Developing the first 3D velocity structure model for the Macquire Ridge Complex

By collaborating with researchers from University of Cambridge, California Institute of Technology, Nanyang Technological University, University of Maine, University of Tasmania and Woods Hole Oceanographic Institution, we develop the first 3D seismic velocity model for the lithosphere of the Macquire Ridge Complex (MRC). MRC evolved from a spreading mid-ocean ridge and is dominated by a transpressional plate boundary. This unique ridge is composed entirely of oceanic crust and upper mantle rocks and has the most significant underwater strike-slip events on the planet occurring in the region, and the grand question of the possibility of incipient subduction, studying the deep structures in this region will not only be beneficial to the tsunami disaster mitigation and prevention for the Australian coast but only contribute to the understanding of the evolution of the solid Earth.

This study is the first journal contribution from research on the waveform dataset recorded by a temporary network of ocean-bottom seismometers (OBSs) our team deployed in the Furious Fifties near Macquarie Island during 2020–2021. Our study uses full-waveform ambient noise tomography to develop a 3-D S-wave velocity model for the crust and uppermost mantle of the central Macquarie Ridge Complex. To date, attempts to use a model that includes a water layer to undertake full waveform tomography are rare. It is one of the pioneering full-waveform inversion papers that includes a water layer. It is also a pioneering attempt to study the 3-D S-wave velocity structure of the crust and uppermost mantle along the entire ~1500-km-long MRC.

Our analysis reveals prominent high S-wave velocity anomalies along the central Macquarie segment. These high S-wave velocity anomalies may suggest the presence and distribution of deep-seated upper mantle rock in the crust, indicating that the lithosphere in this region has not been substantially reworked during obduction and incorporation within an orogenic belt.
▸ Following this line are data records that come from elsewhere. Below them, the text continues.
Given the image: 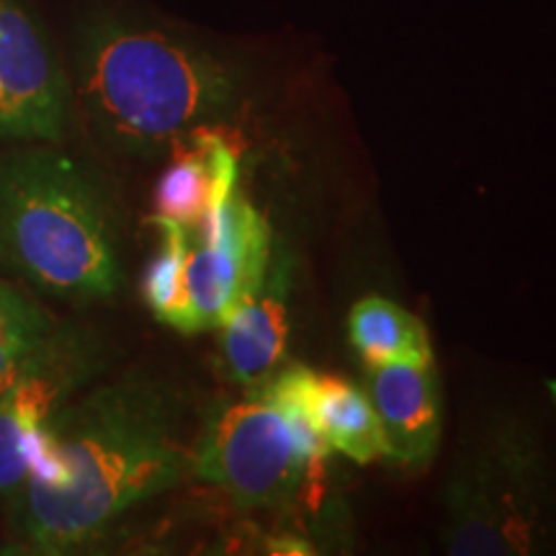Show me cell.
<instances>
[{
    "instance_id": "cell-4",
    "label": "cell",
    "mask_w": 556,
    "mask_h": 556,
    "mask_svg": "<svg viewBox=\"0 0 556 556\" xmlns=\"http://www.w3.org/2000/svg\"><path fill=\"white\" fill-rule=\"evenodd\" d=\"M330 451L307 417L283 409L261 381L214 407L199 430L193 475L240 507L283 510L319 482Z\"/></svg>"
},
{
    "instance_id": "cell-3",
    "label": "cell",
    "mask_w": 556,
    "mask_h": 556,
    "mask_svg": "<svg viewBox=\"0 0 556 556\" xmlns=\"http://www.w3.org/2000/svg\"><path fill=\"white\" fill-rule=\"evenodd\" d=\"M0 242L18 268L60 296H109L119 283L101 191L54 150L0 157Z\"/></svg>"
},
{
    "instance_id": "cell-9",
    "label": "cell",
    "mask_w": 556,
    "mask_h": 556,
    "mask_svg": "<svg viewBox=\"0 0 556 556\" xmlns=\"http://www.w3.org/2000/svg\"><path fill=\"white\" fill-rule=\"evenodd\" d=\"M83 366L86 361L75 348L39 345L18 379L0 394V495L16 492L26 482V443L83 377Z\"/></svg>"
},
{
    "instance_id": "cell-14",
    "label": "cell",
    "mask_w": 556,
    "mask_h": 556,
    "mask_svg": "<svg viewBox=\"0 0 556 556\" xmlns=\"http://www.w3.org/2000/svg\"><path fill=\"white\" fill-rule=\"evenodd\" d=\"M152 225L160 229V250L144 274V299L150 309L155 312L160 323L170 325L180 332H197L193 328V309L189 299V248H191V227L184 222L152 217Z\"/></svg>"
},
{
    "instance_id": "cell-13",
    "label": "cell",
    "mask_w": 556,
    "mask_h": 556,
    "mask_svg": "<svg viewBox=\"0 0 556 556\" xmlns=\"http://www.w3.org/2000/svg\"><path fill=\"white\" fill-rule=\"evenodd\" d=\"M348 338L366 366L433 361L426 325L384 296H366L351 309Z\"/></svg>"
},
{
    "instance_id": "cell-1",
    "label": "cell",
    "mask_w": 556,
    "mask_h": 556,
    "mask_svg": "<svg viewBox=\"0 0 556 556\" xmlns=\"http://www.w3.org/2000/svg\"><path fill=\"white\" fill-rule=\"evenodd\" d=\"M58 456L50 486L26 484L24 531L41 552H67L99 536L131 505L176 486L193 471L197 438L168 387L127 379L83 405L52 413Z\"/></svg>"
},
{
    "instance_id": "cell-15",
    "label": "cell",
    "mask_w": 556,
    "mask_h": 556,
    "mask_svg": "<svg viewBox=\"0 0 556 556\" xmlns=\"http://www.w3.org/2000/svg\"><path fill=\"white\" fill-rule=\"evenodd\" d=\"M41 330H18L0 338V394L18 379L26 361L41 345Z\"/></svg>"
},
{
    "instance_id": "cell-7",
    "label": "cell",
    "mask_w": 556,
    "mask_h": 556,
    "mask_svg": "<svg viewBox=\"0 0 556 556\" xmlns=\"http://www.w3.org/2000/svg\"><path fill=\"white\" fill-rule=\"evenodd\" d=\"M67 90L50 47L24 11L0 0V139L62 137Z\"/></svg>"
},
{
    "instance_id": "cell-2",
    "label": "cell",
    "mask_w": 556,
    "mask_h": 556,
    "mask_svg": "<svg viewBox=\"0 0 556 556\" xmlns=\"http://www.w3.org/2000/svg\"><path fill=\"white\" fill-rule=\"evenodd\" d=\"M80 96L109 142L152 155L191 129L225 124L245 101V80L189 39L106 21L83 50Z\"/></svg>"
},
{
    "instance_id": "cell-8",
    "label": "cell",
    "mask_w": 556,
    "mask_h": 556,
    "mask_svg": "<svg viewBox=\"0 0 556 556\" xmlns=\"http://www.w3.org/2000/svg\"><path fill=\"white\" fill-rule=\"evenodd\" d=\"M366 394L377 413L384 456L426 467L441 441V389L433 361L368 366Z\"/></svg>"
},
{
    "instance_id": "cell-10",
    "label": "cell",
    "mask_w": 556,
    "mask_h": 556,
    "mask_svg": "<svg viewBox=\"0 0 556 556\" xmlns=\"http://www.w3.org/2000/svg\"><path fill=\"white\" fill-rule=\"evenodd\" d=\"M266 381L281 405L302 409L309 417L332 451H340L358 464L384 456V438L371 400L348 379L294 364Z\"/></svg>"
},
{
    "instance_id": "cell-11",
    "label": "cell",
    "mask_w": 556,
    "mask_h": 556,
    "mask_svg": "<svg viewBox=\"0 0 556 556\" xmlns=\"http://www.w3.org/2000/svg\"><path fill=\"white\" fill-rule=\"evenodd\" d=\"M170 150L173 160L155 189L157 214L193 227L238 191V155L225 124L191 129Z\"/></svg>"
},
{
    "instance_id": "cell-12",
    "label": "cell",
    "mask_w": 556,
    "mask_h": 556,
    "mask_svg": "<svg viewBox=\"0 0 556 556\" xmlns=\"http://www.w3.org/2000/svg\"><path fill=\"white\" fill-rule=\"evenodd\" d=\"M289 343V268L268 270L258 294L222 323V361L229 379L253 387L274 377Z\"/></svg>"
},
{
    "instance_id": "cell-6",
    "label": "cell",
    "mask_w": 556,
    "mask_h": 556,
    "mask_svg": "<svg viewBox=\"0 0 556 556\" xmlns=\"http://www.w3.org/2000/svg\"><path fill=\"white\" fill-rule=\"evenodd\" d=\"M270 245L266 217L240 191L191 227L186 276L197 332L222 328L242 302L258 294L270 270Z\"/></svg>"
},
{
    "instance_id": "cell-5",
    "label": "cell",
    "mask_w": 556,
    "mask_h": 556,
    "mask_svg": "<svg viewBox=\"0 0 556 556\" xmlns=\"http://www.w3.org/2000/svg\"><path fill=\"white\" fill-rule=\"evenodd\" d=\"M536 448L518 420L479 417L443 486V546L454 556L528 554L539 544Z\"/></svg>"
},
{
    "instance_id": "cell-16",
    "label": "cell",
    "mask_w": 556,
    "mask_h": 556,
    "mask_svg": "<svg viewBox=\"0 0 556 556\" xmlns=\"http://www.w3.org/2000/svg\"><path fill=\"white\" fill-rule=\"evenodd\" d=\"M41 328L39 312L24 302V296L9 283L0 281V338L11 336L18 330H37Z\"/></svg>"
}]
</instances>
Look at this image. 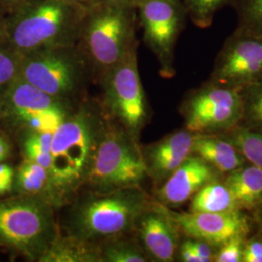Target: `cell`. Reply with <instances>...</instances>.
Instances as JSON below:
<instances>
[{
    "label": "cell",
    "instance_id": "cell-2",
    "mask_svg": "<svg viewBox=\"0 0 262 262\" xmlns=\"http://www.w3.org/2000/svg\"><path fill=\"white\" fill-rule=\"evenodd\" d=\"M152 201L140 187L94 192L73 208L69 232L94 243L126 235Z\"/></svg>",
    "mask_w": 262,
    "mask_h": 262
},
{
    "label": "cell",
    "instance_id": "cell-34",
    "mask_svg": "<svg viewBox=\"0 0 262 262\" xmlns=\"http://www.w3.org/2000/svg\"><path fill=\"white\" fill-rule=\"evenodd\" d=\"M11 151L9 142L0 135V162L8 158Z\"/></svg>",
    "mask_w": 262,
    "mask_h": 262
},
{
    "label": "cell",
    "instance_id": "cell-10",
    "mask_svg": "<svg viewBox=\"0 0 262 262\" xmlns=\"http://www.w3.org/2000/svg\"><path fill=\"white\" fill-rule=\"evenodd\" d=\"M210 81L235 89L262 81V36L237 29L216 56Z\"/></svg>",
    "mask_w": 262,
    "mask_h": 262
},
{
    "label": "cell",
    "instance_id": "cell-27",
    "mask_svg": "<svg viewBox=\"0 0 262 262\" xmlns=\"http://www.w3.org/2000/svg\"><path fill=\"white\" fill-rule=\"evenodd\" d=\"M238 29L262 36V0H241Z\"/></svg>",
    "mask_w": 262,
    "mask_h": 262
},
{
    "label": "cell",
    "instance_id": "cell-18",
    "mask_svg": "<svg viewBox=\"0 0 262 262\" xmlns=\"http://www.w3.org/2000/svg\"><path fill=\"white\" fill-rule=\"evenodd\" d=\"M192 152L224 176L247 163L234 145L222 135H195Z\"/></svg>",
    "mask_w": 262,
    "mask_h": 262
},
{
    "label": "cell",
    "instance_id": "cell-4",
    "mask_svg": "<svg viewBox=\"0 0 262 262\" xmlns=\"http://www.w3.org/2000/svg\"><path fill=\"white\" fill-rule=\"evenodd\" d=\"M147 177L138 142L123 127H105L84 184L94 192H110L140 187Z\"/></svg>",
    "mask_w": 262,
    "mask_h": 262
},
{
    "label": "cell",
    "instance_id": "cell-38",
    "mask_svg": "<svg viewBox=\"0 0 262 262\" xmlns=\"http://www.w3.org/2000/svg\"><path fill=\"white\" fill-rule=\"evenodd\" d=\"M254 214H255L256 222H257V224L259 225V229H260L259 232L262 234V205L254 212Z\"/></svg>",
    "mask_w": 262,
    "mask_h": 262
},
{
    "label": "cell",
    "instance_id": "cell-13",
    "mask_svg": "<svg viewBox=\"0 0 262 262\" xmlns=\"http://www.w3.org/2000/svg\"><path fill=\"white\" fill-rule=\"evenodd\" d=\"M134 230L150 260L172 262L177 258L181 231L168 207L152 201L138 217Z\"/></svg>",
    "mask_w": 262,
    "mask_h": 262
},
{
    "label": "cell",
    "instance_id": "cell-17",
    "mask_svg": "<svg viewBox=\"0 0 262 262\" xmlns=\"http://www.w3.org/2000/svg\"><path fill=\"white\" fill-rule=\"evenodd\" d=\"M16 187L20 194L37 197L57 209L66 202L51 173L36 162L26 159L15 173Z\"/></svg>",
    "mask_w": 262,
    "mask_h": 262
},
{
    "label": "cell",
    "instance_id": "cell-37",
    "mask_svg": "<svg viewBox=\"0 0 262 262\" xmlns=\"http://www.w3.org/2000/svg\"><path fill=\"white\" fill-rule=\"evenodd\" d=\"M141 0H107L109 3L115 4H122V5H130V4H138Z\"/></svg>",
    "mask_w": 262,
    "mask_h": 262
},
{
    "label": "cell",
    "instance_id": "cell-3",
    "mask_svg": "<svg viewBox=\"0 0 262 262\" xmlns=\"http://www.w3.org/2000/svg\"><path fill=\"white\" fill-rule=\"evenodd\" d=\"M54 210L44 200L24 194L0 200V247L39 261L58 236Z\"/></svg>",
    "mask_w": 262,
    "mask_h": 262
},
{
    "label": "cell",
    "instance_id": "cell-15",
    "mask_svg": "<svg viewBox=\"0 0 262 262\" xmlns=\"http://www.w3.org/2000/svg\"><path fill=\"white\" fill-rule=\"evenodd\" d=\"M195 134L187 129L170 133L142 150L148 177L160 187L192 154Z\"/></svg>",
    "mask_w": 262,
    "mask_h": 262
},
{
    "label": "cell",
    "instance_id": "cell-35",
    "mask_svg": "<svg viewBox=\"0 0 262 262\" xmlns=\"http://www.w3.org/2000/svg\"><path fill=\"white\" fill-rule=\"evenodd\" d=\"M0 177L15 180V171L13 167H11L7 163L0 162Z\"/></svg>",
    "mask_w": 262,
    "mask_h": 262
},
{
    "label": "cell",
    "instance_id": "cell-5",
    "mask_svg": "<svg viewBox=\"0 0 262 262\" xmlns=\"http://www.w3.org/2000/svg\"><path fill=\"white\" fill-rule=\"evenodd\" d=\"M66 0H39L19 14L10 28L13 50L25 55L41 49L69 47L77 14Z\"/></svg>",
    "mask_w": 262,
    "mask_h": 262
},
{
    "label": "cell",
    "instance_id": "cell-1",
    "mask_svg": "<svg viewBox=\"0 0 262 262\" xmlns=\"http://www.w3.org/2000/svg\"><path fill=\"white\" fill-rule=\"evenodd\" d=\"M105 125L88 108L70 113L54 134L52 177L66 199L84 185Z\"/></svg>",
    "mask_w": 262,
    "mask_h": 262
},
{
    "label": "cell",
    "instance_id": "cell-9",
    "mask_svg": "<svg viewBox=\"0 0 262 262\" xmlns=\"http://www.w3.org/2000/svg\"><path fill=\"white\" fill-rule=\"evenodd\" d=\"M68 47L41 49L21 55L19 75L39 90L66 99L80 84L82 68Z\"/></svg>",
    "mask_w": 262,
    "mask_h": 262
},
{
    "label": "cell",
    "instance_id": "cell-14",
    "mask_svg": "<svg viewBox=\"0 0 262 262\" xmlns=\"http://www.w3.org/2000/svg\"><path fill=\"white\" fill-rule=\"evenodd\" d=\"M223 177L222 173L192 152L158 188L156 196L164 206H181L207 184Z\"/></svg>",
    "mask_w": 262,
    "mask_h": 262
},
{
    "label": "cell",
    "instance_id": "cell-21",
    "mask_svg": "<svg viewBox=\"0 0 262 262\" xmlns=\"http://www.w3.org/2000/svg\"><path fill=\"white\" fill-rule=\"evenodd\" d=\"M242 211L224 177L202 187L190 199L189 212L193 213H230Z\"/></svg>",
    "mask_w": 262,
    "mask_h": 262
},
{
    "label": "cell",
    "instance_id": "cell-32",
    "mask_svg": "<svg viewBox=\"0 0 262 262\" xmlns=\"http://www.w3.org/2000/svg\"><path fill=\"white\" fill-rule=\"evenodd\" d=\"M188 240L200 262L215 261V253L217 248L202 240H197L192 238H188Z\"/></svg>",
    "mask_w": 262,
    "mask_h": 262
},
{
    "label": "cell",
    "instance_id": "cell-39",
    "mask_svg": "<svg viewBox=\"0 0 262 262\" xmlns=\"http://www.w3.org/2000/svg\"><path fill=\"white\" fill-rule=\"evenodd\" d=\"M66 1L75 4V3H78V2H85V1H90V0H66Z\"/></svg>",
    "mask_w": 262,
    "mask_h": 262
},
{
    "label": "cell",
    "instance_id": "cell-6",
    "mask_svg": "<svg viewBox=\"0 0 262 262\" xmlns=\"http://www.w3.org/2000/svg\"><path fill=\"white\" fill-rule=\"evenodd\" d=\"M186 129L195 135H221L239 125L243 109L239 89L209 81L183 104Z\"/></svg>",
    "mask_w": 262,
    "mask_h": 262
},
{
    "label": "cell",
    "instance_id": "cell-8",
    "mask_svg": "<svg viewBox=\"0 0 262 262\" xmlns=\"http://www.w3.org/2000/svg\"><path fill=\"white\" fill-rule=\"evenodd\" d=\"M128 5L109 3L96 11L84 28V42L94 63L108 71L134 43Z\"/></svg>",
    "mask_w": 262,
    "mask_h": 262
},
{
    "label": "cell",
    "instance_id": "cell-26",
    "mask_svg": "<svg viewBox=\"0 0 262 262\" xmlns=\"http://www.w3.org/2000/svg\"><path fill=\"white\" fill-rule=\"evenodd\" d=\"M70 114L68 106L35 113L21 118L18 122L29 131L54 133Z\"/></svg>",
    "mask_w": 262,
    "mask_h": 262
},
{
    "label": "cell",
    "instance_id": "cell-28",
    "mask_svg": "<svg viewBox=\"0 0 262 262\" xmlns=\"http://www.w3.org/2000/svg\"><path fill=\"white\" fill-rule=\"evenodd\" d=\"M230 0H185L187 10L199 28H208L222 9Z\"/></svg>",
    "mask_w": 262,
    "mask_h": 262
},
{
    "label": "cell",
    "instance_id": "cell-29",
    "mask_svg": "<svg viewBox=\"0 0 262 262\" xmlns=\"http://www.w3.org/2000/svg\"><path fill=\"white\" fill-rule=\"evenodd\" d=\"M21 55L15 50L0 48V94L19 74Z\"/></svg>",
    "mask_w": 262,
    "mask_h": 262
},
{
    "label": "cell",
    "instance_id": "cell-12",
    "mask_svg": "<svg viewBox=\"0 0 262 262\" xmlns=\"http://www.w3.org/2000/svg\"><path fill=\"white\" fill-rule=\"evenodd\" d=\"M169 213L178 226L181 234L205 241L215 248L236 236H248L252 230V221L245 214V211L177 213L169 209Z\"/></svg>",
    "mask_w": 262,
    "mask_h": 262
},
{
    "label": "cell",
    "instance_id": "cell-24",
    "mask_svg": "<svg viewBox=\"0 0 262 262\" xmlns=\"http://www.w3.org/2000/svg\"><path fill=\"white\" fill-rule=\"evenodd\" d=\"M243 116L240 125L262 129V81L239 89Z\"/></svg>",
    "mask_w": 262,
    "mask_h": 262
},
{
    "label": "cell",
    "instance_id": "cell-20",
    "mask_svg": "<svg viewBox=\"0 0 262 262\" xmlns=\"http://www.w3.org/2000/svg\"><path fill=\"white\" fill-rule=\"evenodd\" d=\"M39 261L103 262L100 245L71 234L58 235Z\"/></svg>",
    "mask_w": 262,
    "mask_h": 262
},
{
    "label": "cell",
    "instance_id": "cell-16",
    "mask_svg": "<svg viewBox=\"0 0 262 262\" xmlns=\"http://www.w3.org/2000/svg\"><path fill=\"white\" fill-rule=\"evenodd\" d=\"M66 106V99L46 94L19 74L0 94V115L15 122L31 114Z\"/></svg>",
    "mask_w": 262,
    "mask_h": 262
},
{
    "label": "cell",
    "instance_id": "cell-30",
    "mask_svg": "<svg viewBox=\"0 0 262 262\" xmlns=\"http://www.w3.org/2000/svg\"><path fill=\"white\" fill-rule=\"evenodd\" d=\"M248 236H236L220 246L215 253V262H242L244 245Z\"/></svg>",
    "mask_w": 262,
    "mask_h": 262
},
{
    "label": "cell",
    "instance_id": "cell-11",
    "mask_svg": "<svg viewBox=\"0 0 262 262\" xmlns=\"http://www.w3.org/2000/svg\"><path fill=\"white\" fill-rule=\"evenodd\" d=\"M144 37L157 55L162 70L172 71L174 48L183 25V10L178 0H141L137 4Z\"/></svg>",
    "mask_w": 262,
    "mask_h": 262
},
{
    "label": "cell",
    "instance_id": "cell-19",
    "mask_svg": "<svg viewBox=\"0 0 262 262\" xmlns=\"http://www.w3.org/2000/svg\"><path fill=\"white\" fill-rule=\"evenodd\" d=\"M242 211L254 213L262 205V169L247 163L224 176Z\"/></svg>",
    "mask_w": 262,
    "mask_h": 262
},
{
    "label": "cell",
    "instance_id": "cell-33",
    "mask_svg": "<svg viewBox=\"0 0 262 262\" xmlns=\"http://www.w3.org/2000/svg\"><path fill=\"white\" fill-rule=\"evenodd\" d=\"M177 257L180 261L183 262H200L196 253H194L189 240L187 237L186 240L182 241L179 246Z\"/></svg>",
    "mask_w": 262,
    "mask_h": 262
},
{
    "label": "cell",
    "instance_id": "cell-31",
    "mask_svg": "<svg viewBox=\"0 0 262 262\" xmlns=\"http://www.w3.org/2000/svg\"><path fill=\"white\" fill-rule=\"evenodd\" d=\"M242 262H262V234L260 232L246 239Z\"/></svg>",
    "mask_w": 262,
    "mask_h": 262
},
{
    "label": "cell",
    "instance_id": "cell-36",
    "mask_svg": "<svg viewBox=\"0 0 262 262\" xmlns=\"http://www.w3.org/2000/svg\"><path fill=\"white\" fill-rule=\"evenodd\" d=\"M14 181L15 180L13 179H4L0 177V195L6 194L11 191Z\"/></svg>",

Developing the first Lg-wave attenuation model for the crust of the whole Australian continent

We use Lg-waves recorded on vertical components by seismic stations deployed across and around the Australian continent to construct a high-resolution seismic attenuation model for the entire Australian crust, across multiple frequency bands. This crustal attenuation model not only offers an innovative approach to simulating high-frequency ground motion generated by earthquakes anywhere on the Australian continent, which has significant meaning for the construction of low-rise buildings, but it also addresses a long-standing geological question regarding the existence of the Tasman Line—an important feature tied to the formation mechanisms of the Australian continent. Our new model reveals a clear boundary between the eastern and western parts of the Australian continent, thereby confirming the existence of the Tasman Line and providing valuable insights into the ongoing evolution of Australia in response to tectonic plate movements

Exploring the uppermost mantle structure of the Australian continent

We use a large dataset of Sn-wave traveltimes to perform a tomographic inversion of the 3D velocity structure in the uppermost mantle beneath the entire Australian continent. To address the challenge of inaccurate travel-time picking caused by the influence of P-coda waves, we develop and apply an innovative method for reliably identifying the onsets of Sn waves in this research. Based on this high-resolution S-wave velocity model, we identify several regions of extremely low wave speed along the entire eastern coastline, which may indicate remnants of a mantle plume in the uppermost mantle. These low-velocity anomalies are closely associated with the distribution of volcanoes along the coast, providing valuable insights into the geological evolution of the Australian continent.